An article on the front page of the Telegraph looked at whether grammar schools could ‘end selection by house price’, where high house prices around good schools preclude disadvantaged pupils from going there. Meanwhile the Guardian led on comment by Alan Milburn, who chairs the Government’s social mobility commission, saying that a grammar school expansion would risk ‘disaster’. These two angles are the main points of debate in the wider coverage which has included pieces on broadcast media, and various stories on the websites of national newspapers.
It is important to note that no policy announcement has been made at this stage.
The Prime Minister has been clear that we need to build a country that works for everyone, not just the privileged few.

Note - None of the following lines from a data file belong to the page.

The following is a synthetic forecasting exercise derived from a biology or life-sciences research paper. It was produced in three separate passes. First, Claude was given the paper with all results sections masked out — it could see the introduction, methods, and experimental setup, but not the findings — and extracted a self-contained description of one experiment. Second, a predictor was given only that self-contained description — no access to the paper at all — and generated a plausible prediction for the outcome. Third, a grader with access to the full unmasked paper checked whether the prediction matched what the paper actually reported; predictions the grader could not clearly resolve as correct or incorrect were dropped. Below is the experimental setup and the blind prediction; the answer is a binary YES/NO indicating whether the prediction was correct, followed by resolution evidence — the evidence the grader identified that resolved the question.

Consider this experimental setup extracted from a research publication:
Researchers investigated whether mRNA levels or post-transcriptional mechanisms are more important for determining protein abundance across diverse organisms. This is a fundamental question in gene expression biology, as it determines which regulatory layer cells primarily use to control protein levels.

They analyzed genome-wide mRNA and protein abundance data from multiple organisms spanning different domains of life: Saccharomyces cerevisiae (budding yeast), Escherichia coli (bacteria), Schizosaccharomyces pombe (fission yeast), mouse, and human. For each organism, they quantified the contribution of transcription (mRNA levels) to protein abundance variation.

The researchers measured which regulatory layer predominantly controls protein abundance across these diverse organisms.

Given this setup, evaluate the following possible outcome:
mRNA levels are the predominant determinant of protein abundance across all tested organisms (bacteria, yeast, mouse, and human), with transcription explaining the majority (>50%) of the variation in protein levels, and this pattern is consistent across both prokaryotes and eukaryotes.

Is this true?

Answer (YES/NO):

We are looking at a range of options to allow more children to access a school that lets them rise as far as their talents will take them.
Policies on education will be set out in due course.

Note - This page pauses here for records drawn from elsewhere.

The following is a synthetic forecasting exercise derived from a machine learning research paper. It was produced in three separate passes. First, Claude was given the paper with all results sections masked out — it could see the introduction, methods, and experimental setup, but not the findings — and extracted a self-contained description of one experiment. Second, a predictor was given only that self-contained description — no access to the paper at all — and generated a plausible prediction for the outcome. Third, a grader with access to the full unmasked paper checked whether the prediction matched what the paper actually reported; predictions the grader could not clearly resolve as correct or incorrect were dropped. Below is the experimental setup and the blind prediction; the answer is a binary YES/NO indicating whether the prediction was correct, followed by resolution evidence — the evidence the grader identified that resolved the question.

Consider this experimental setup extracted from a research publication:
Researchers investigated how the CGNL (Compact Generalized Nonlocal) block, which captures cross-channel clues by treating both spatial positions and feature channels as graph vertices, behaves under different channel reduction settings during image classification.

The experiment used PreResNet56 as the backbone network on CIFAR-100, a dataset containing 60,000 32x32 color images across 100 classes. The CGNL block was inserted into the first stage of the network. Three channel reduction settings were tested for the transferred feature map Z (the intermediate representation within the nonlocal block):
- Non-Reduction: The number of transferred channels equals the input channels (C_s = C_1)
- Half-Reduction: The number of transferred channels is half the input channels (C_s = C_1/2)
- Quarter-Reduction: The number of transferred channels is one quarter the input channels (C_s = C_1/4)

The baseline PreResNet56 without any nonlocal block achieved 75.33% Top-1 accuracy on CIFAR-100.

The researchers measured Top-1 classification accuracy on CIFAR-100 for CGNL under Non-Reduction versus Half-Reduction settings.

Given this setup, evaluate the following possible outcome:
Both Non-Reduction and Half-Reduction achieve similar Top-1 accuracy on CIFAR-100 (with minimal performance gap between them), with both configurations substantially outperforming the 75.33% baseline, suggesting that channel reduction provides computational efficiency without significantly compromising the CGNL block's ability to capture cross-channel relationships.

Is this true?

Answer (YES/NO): NO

The Secretary of State spoke in the House of Commons this morning in response to the suggestion that the Government is planning to reintroduce grammar schools. She pointed out that:
- Young people should be given the opportunity to have better teaching and this is what the government wants for all children. She already made clear in July that she is open minded to academic selection as we can’t rule anything out that would help children.

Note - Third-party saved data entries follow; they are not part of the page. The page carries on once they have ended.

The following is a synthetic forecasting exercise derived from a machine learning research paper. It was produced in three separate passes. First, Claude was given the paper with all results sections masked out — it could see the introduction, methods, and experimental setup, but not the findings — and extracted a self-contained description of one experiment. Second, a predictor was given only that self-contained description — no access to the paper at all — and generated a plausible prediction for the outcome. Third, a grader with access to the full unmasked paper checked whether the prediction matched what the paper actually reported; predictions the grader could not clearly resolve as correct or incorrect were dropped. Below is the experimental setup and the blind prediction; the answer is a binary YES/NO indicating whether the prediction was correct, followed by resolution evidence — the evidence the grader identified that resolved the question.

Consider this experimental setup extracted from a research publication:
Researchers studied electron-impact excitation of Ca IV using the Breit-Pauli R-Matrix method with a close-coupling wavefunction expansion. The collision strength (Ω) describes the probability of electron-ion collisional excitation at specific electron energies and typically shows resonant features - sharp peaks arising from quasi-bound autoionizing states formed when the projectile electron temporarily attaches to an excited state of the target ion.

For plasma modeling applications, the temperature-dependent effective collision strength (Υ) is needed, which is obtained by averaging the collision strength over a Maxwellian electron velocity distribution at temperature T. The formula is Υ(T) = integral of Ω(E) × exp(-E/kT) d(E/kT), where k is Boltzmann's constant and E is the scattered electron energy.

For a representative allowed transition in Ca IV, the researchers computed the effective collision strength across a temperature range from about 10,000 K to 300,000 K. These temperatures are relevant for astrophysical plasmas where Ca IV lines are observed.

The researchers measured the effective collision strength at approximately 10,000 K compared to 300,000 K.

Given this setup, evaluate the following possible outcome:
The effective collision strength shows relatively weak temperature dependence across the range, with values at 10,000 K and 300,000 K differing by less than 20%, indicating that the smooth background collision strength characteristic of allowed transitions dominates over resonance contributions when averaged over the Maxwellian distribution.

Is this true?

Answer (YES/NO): NO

- The landscape has changed. There will be no binary system that separates into winners and losers. We want a 21st century system that caters for talent. We need a diverse range of schools, more good schools, and we will look at a range of options and proposals.
- We want more good schools in the areas where they are needed. Despite our improvements there are still too many places where children can’t get to a good school.
- We want to look at ways to improve attainment and leave no stone unturned. To complain about one aspect and then say we shouldn’t have a debate is untenable.
- Too often we have selection on the grounds of house prices. We need to challenge ourselves to improve that.
Today, 8 September, the Sutton Trust published its report into private tutoring. It says a quarter of state school pupils have had private tutoring and about 43% of state school teachers have offered private tutoring outside of their main work. It says the rise in private tutoring is fuelling the attainment gap between those whose parents can afford it and those who can’t.
The report has been covered in the Guardian, via an opinion piece from the Chairman of the Sutton Trust, Peter Lampl, in the Telegraph, and in trade publications TES and Schools Week. Most of the coverage simply focuses on the effect private tutors could be having on the attainment gap.
The report makes a recommendation that money from the pupil premium should be used to pay for private tutoring – which, as we’ve always been clear, schools are already free to do. It is down to individual schools to decide on how they spend their pupil premium.
It’s important to note that that the attainment gap at key stage 4 has narrowed by 6.6% since 2011, the year the pupil premium was introduced, and by 7.1% at key stage 2.
A Department for Education spokesperson said:
The Pupil Premium, worth £2.5billion this year, is providing vital support to disadvantaged children. That investment is paying off with those pupils catching up with their peers at primary and secondary, and thousands more children now leaving primary school having mastered the basics of reading, writing and maths than in 2009.
Schools are best placed to decide how to use this additional funding to meet the needs of their pupils, taking into account evidence of what works.
Today, the Local Government Association (LGA) published a report on the role of private fostering agencies.
It calls for a ban on so-called ‘golden hellos’ from fostering agencies as the LGA fears this allows the agencies to recruit fully trained foster parents from local authorities. The LGA also raises concerns that a small number of fostering agencies are making large profits.
The story was covered by the Telegraph in print but has so far received limited coverage online.
A Department for Education spokesperson said:
Following the recommendation made in the independent review by Sir Martin Narey, we are launching a national stocktake of fostering to better understand current provision - including looking at the role fostering agencies play.
Alongside this we have supported the testing of new and innovative models of foster care through the £200 million Children's Social Care Innovation Programme, including better ways to support foster carers.